File Structure

Basic File Structure

Files that BoostSRL operates on are stored in a folder with three things:

  1. background.txt : Modes
  2. train/ folder :
    • train_bk.txt : Pointer to the background file.
    • train_facts.txt : Facts
    • train_pos.txt : Positive examples
    • train_neg.txt : Negative examples
  3. test/ folder :
    • test_bk.txt : Pointer to the background file.
    • test_facts.txt : Facts
    • test_pos.txt : Positive examples
    • test_neg.txt : Negative examples

Example:

File structure for the Cora dataset, notice that the background is called “cora_bk.txt” in this example.

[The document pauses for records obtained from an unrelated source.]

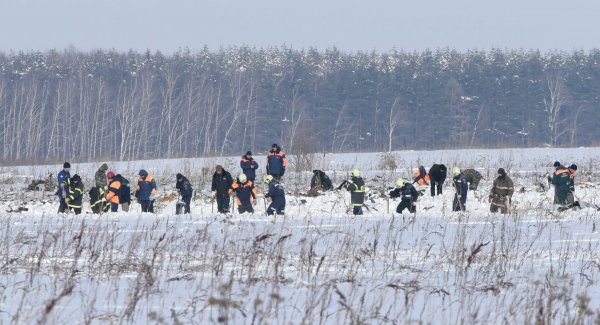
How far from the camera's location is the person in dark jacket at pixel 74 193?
64.1 ft

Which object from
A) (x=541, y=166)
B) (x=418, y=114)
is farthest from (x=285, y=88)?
(x=541, y=166)

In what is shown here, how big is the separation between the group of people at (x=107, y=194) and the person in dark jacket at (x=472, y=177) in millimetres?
9777

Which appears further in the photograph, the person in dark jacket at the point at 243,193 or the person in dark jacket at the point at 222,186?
the person in dark jacket at the point at 222,186

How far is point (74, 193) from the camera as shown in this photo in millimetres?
19750

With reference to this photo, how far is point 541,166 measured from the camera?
1497 inches

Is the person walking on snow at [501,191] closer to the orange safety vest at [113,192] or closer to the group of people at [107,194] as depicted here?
the group of people at [107,194]

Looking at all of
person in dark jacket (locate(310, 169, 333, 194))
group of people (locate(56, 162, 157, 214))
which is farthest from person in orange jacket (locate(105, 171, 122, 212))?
person in dark jacket (locate(310, 169, 333, 194))

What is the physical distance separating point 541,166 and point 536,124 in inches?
1910

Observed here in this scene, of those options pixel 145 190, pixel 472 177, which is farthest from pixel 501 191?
pixel 145 190

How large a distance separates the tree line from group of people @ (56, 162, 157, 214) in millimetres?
55064

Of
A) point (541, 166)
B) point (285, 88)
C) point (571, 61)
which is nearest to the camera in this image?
point (541, 166)

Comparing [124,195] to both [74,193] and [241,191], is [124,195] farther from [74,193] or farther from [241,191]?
[241,191]

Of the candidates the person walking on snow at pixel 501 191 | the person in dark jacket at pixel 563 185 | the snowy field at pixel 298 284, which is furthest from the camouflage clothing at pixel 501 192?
the snowy field at pixel 298 284

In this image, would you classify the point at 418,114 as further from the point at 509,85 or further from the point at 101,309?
the point at 101,309
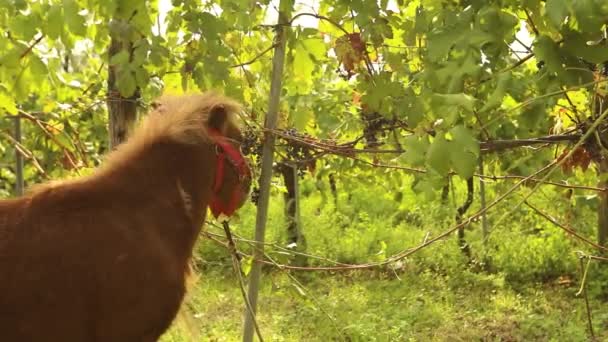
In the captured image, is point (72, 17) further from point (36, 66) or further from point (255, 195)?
point (255, 195)

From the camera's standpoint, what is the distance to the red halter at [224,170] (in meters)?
2.37

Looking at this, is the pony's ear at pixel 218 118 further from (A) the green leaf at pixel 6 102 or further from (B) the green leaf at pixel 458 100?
(A) the green leaf at pixel 6 102

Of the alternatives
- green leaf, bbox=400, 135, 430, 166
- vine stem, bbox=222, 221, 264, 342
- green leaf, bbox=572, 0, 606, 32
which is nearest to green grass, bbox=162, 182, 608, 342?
vine stem, bbox=222, 221, 264, 342

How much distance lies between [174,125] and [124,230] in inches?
14.3

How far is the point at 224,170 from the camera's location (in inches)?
95.1

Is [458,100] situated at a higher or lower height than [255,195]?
higher

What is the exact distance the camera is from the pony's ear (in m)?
2.35

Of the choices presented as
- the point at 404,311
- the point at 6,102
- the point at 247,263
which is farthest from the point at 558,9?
the point at 404,311

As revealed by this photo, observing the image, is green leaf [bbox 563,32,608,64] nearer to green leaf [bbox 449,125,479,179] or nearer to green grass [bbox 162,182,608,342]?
green leaf [bbox 449,125,479,179]

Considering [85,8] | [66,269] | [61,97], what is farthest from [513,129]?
[66,269]

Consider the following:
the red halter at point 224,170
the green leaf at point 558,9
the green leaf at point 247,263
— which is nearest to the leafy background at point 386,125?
the green leaf at point 558,9

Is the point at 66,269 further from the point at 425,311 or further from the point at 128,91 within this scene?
the point at 425,311

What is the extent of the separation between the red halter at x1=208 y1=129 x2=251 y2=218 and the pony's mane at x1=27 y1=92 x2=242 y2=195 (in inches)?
2.0

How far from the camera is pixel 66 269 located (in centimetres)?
203
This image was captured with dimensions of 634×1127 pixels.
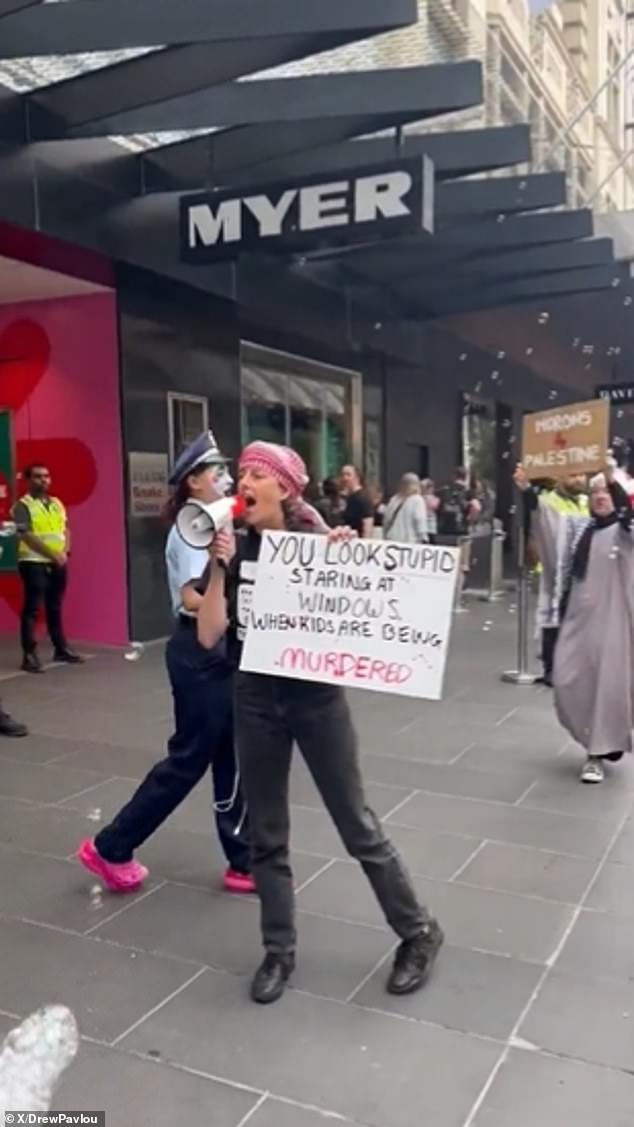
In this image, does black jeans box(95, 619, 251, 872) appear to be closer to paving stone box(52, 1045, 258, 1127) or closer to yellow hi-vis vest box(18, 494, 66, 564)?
paving stone box(52, 1045, 258, 1127)

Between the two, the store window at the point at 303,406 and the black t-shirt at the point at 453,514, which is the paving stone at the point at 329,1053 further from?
the black t-shirt at the point at 453,514

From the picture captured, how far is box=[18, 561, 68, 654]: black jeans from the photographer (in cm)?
825

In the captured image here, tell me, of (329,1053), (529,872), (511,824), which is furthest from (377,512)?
(329,1053)

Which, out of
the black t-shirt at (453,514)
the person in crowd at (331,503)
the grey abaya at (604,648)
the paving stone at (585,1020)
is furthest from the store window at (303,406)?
the paving stone at (585,1020)

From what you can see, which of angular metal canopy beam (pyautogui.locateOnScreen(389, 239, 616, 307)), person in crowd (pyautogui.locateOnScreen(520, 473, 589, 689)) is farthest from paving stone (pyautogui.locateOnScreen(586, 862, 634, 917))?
angular metal canopy beam (pyautogui.locateOnScreen(389, 239, 616, 307))

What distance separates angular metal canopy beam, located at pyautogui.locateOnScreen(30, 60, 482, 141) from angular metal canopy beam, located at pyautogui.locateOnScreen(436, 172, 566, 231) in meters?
2.23

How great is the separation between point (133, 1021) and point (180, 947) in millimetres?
460

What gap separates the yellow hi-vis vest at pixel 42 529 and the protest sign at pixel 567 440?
3911mm

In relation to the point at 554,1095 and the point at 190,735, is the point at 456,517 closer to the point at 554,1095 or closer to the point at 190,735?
the point at 190,735

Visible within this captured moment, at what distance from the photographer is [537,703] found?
7.11 metres

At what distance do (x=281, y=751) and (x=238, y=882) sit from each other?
1.04 meters

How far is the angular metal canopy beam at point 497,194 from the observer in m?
9.48

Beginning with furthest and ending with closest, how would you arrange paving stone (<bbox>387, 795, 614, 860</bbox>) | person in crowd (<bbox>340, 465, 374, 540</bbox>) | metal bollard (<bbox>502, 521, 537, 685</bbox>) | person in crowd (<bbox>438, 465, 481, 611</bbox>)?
1. person in crowd (<bbox>438, 465, 481, 611</bbox>)
2. person in crowd (<bbox>340, 465, 374, 540</bbox>)
3. metal bollard (<bbox>502, 521, 537, 685</bbox>)
4. paving stone (<bbox>387, 795, 614, 860</bbox>)

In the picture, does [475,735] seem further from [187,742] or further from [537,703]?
[187,742]
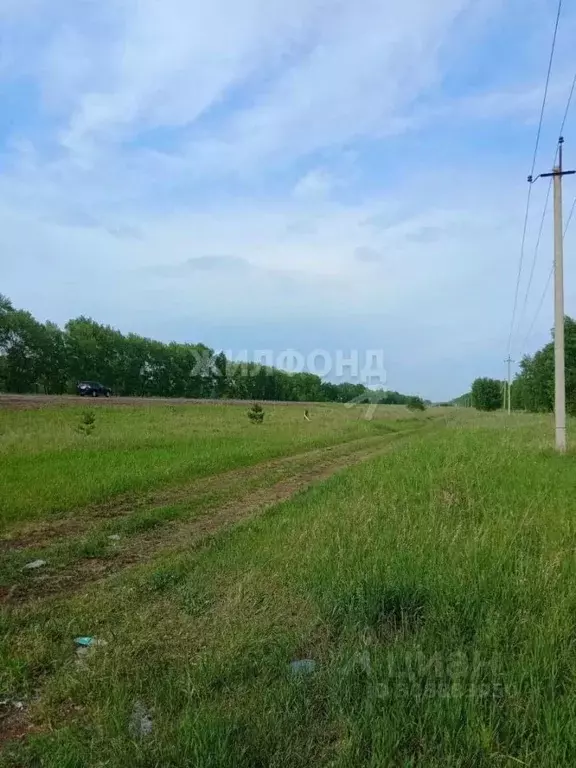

This is okay if train_bk.txt and test_bk.txt both point correctly with: import: "../cora_bk.txt".


FAQ

  • What does it mean to have positive and negative examples during testing? Isn’t the point of testing that I do not know these labels ahead of time?

Think from a classic machine learning perspective. We divide data into training and test sets, learn from training set, hide the labels on the test set, and try to predict what is hidden. Positive and negative examples during testing are hidden, and the goal is to predict which are positive and which are negative based on the learned model and the facts.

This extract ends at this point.